With these as the only notable examples of interference with free teaching at the storm centre of theological speculation in the most active period of its history, we must infer that there was a large amount of actual freedom. Trouble arose almost entirely out of what was deemed theological heresy, or undue meddling with theological subjects by those who lacked theological training. Those who stuck to their job seem generally to have been let alone. As the great jurist Cujas replied in the sixteenth century when asked whether he was Protestant or Catholic, Nihil hoc ad edictum praetoris. Even within the more carefully guarded field of theology and philosophy, it is doubtful whether many found themselves cramped. Accepting the principle of authority as their starting-point, men did not feel its limitations as we should feel them now. A fence is no obstacle to those who do not desire to go outside, and many barriers that would seem intolerable to a more sceptical age were not felt as barriers by the schoolmen. He is free who feels himself free.

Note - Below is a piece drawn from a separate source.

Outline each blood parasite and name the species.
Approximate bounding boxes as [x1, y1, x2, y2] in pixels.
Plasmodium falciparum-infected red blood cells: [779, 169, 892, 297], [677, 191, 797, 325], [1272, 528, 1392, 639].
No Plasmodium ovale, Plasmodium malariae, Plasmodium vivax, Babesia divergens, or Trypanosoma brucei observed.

Furthermore, for those accustomed to the wide diversities of the modern world, it is easy to form a false impression of the uniformity and sameness of mediaeval thought. Scholasticism was not one thing but many, as its historians constantly remind us, and the contests between different schools and shades of opinion were as keen as among the Greeks or in our own day. And if the differences often seem minute or unreal to our distant eye, we can make them modern enough by turning, for example, to the old question of the nature of universal conceptions, which divided the Nominalists and Realists of the Middle Ages. Are universals mere names, or have they a real existence, independent of their individual embodiments? A bit arid it all sounds if we make it merely a matter of logic, but exciting enough as soon as it becomes a question of life. The essence of the Reformation lies implicit in whether we take a nominalist or a realist view of the church; the central problem of politics depends largely upon a nominalist or a realist view of the state. Upon the two sides of this last question millions of men have “all uncouthly died,” all unconsciously too, no doubt, in the majority of cases, unaware of the ultimate issues of political authority for which they fought, but yet able to comprehend them when expressed in the concrete form of putting the interest of the state above the interest of its members.

In his own time and his own way the mediaeval professor often dealt with permanent human interests as he sharpened men’s wits and kept alive the continuous tradition of learning.